Fox News is not news and should not be treated as such. Let’s call it what it is: a right-wing variety show where ratings outnumber the truth.

That’s certainly not a revelation to the millions of Americans shocked by the network’s lack of journalistic integrity or to those resigned to the dystopian nightmare that democracy will fall before Tucker Carlson’s ratings do. But the Dominion Voting System’s $1.6 billion defamation case against Fox News has exposed a vulnerability at the heart of Rupert Murdoch’s media empire — and increased pressure on his conservative crown jewel to change its destructive course.
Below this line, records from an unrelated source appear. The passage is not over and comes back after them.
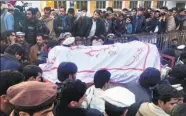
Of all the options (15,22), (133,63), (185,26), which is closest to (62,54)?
(133,63)

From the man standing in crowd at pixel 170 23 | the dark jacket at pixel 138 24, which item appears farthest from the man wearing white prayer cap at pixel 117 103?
the man standing in crowd at pixel 170 23

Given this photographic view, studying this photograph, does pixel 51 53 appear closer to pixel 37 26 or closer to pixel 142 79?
pixel 142 79

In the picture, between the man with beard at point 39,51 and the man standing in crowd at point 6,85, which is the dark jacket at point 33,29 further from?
the man standing in crowd at point 6,85

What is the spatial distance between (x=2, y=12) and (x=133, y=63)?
435 centimetres

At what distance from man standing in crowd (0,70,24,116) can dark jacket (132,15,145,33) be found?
615 centimetres

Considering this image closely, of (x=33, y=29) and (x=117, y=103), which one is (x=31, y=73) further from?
(x=33, y=29)

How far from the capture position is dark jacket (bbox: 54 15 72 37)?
6.80 metres

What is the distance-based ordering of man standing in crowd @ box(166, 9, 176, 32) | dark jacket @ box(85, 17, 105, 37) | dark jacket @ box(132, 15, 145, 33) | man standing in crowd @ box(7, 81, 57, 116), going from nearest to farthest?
man standing in crowd @ box(7, 81, 57, 116), dark jacket @ box(85, 17, 105, 37), dark jacket @ box(132, 15, 145, 33), man standing in crowd @ box(166, 9, 176, 32)

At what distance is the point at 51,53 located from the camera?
14.7 feet

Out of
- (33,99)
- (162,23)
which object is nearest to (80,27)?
(162,23)

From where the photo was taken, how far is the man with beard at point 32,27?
634 centimetres

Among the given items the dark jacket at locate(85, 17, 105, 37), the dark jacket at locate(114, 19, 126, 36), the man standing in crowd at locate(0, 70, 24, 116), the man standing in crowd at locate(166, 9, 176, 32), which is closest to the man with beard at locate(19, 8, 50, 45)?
the dark jacket at locate(85, 17, 105, 37)

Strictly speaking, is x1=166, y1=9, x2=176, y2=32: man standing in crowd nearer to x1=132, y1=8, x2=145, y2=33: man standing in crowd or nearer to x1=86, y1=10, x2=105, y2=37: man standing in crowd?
x1=132, y1=8, x2=145, y2=33: man standing in crowd

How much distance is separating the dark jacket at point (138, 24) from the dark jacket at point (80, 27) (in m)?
1.80
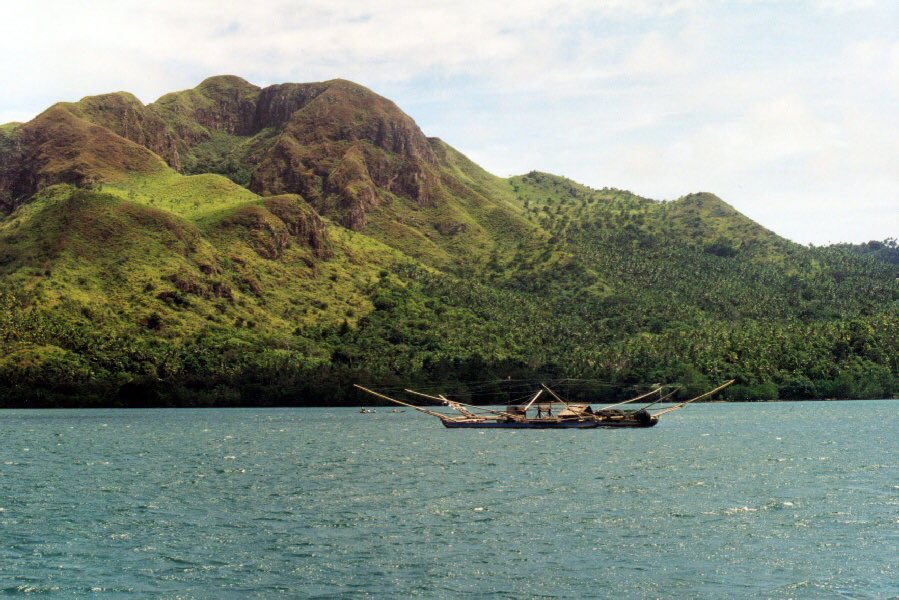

Dominion hit Fox where it hurt, and I’m not talking about his moral compass. As the executive chairman of News Corp. Murdoch himself said in a statement, the central factor in his decision making is “not red or blue. It’s green.” In other words, not necessarily politics, but money, profit and ratings are the basis of Fox’s reporting. If a fact finds its way into the mix, so be it.

The fear of losing viewers to upstart Newsmax and its far-right brethren has clearly influenced programming decisions at Fox News. Take the days after the 2020 election. Alex Pfeiffer, producer of Tucker Carlson’s internal communications program, warned the host about straying from their most popular topic of conversation: “A lot of viewers were angry tonight that we didn’t cover election fraud. … It’s all our viewers care about right now.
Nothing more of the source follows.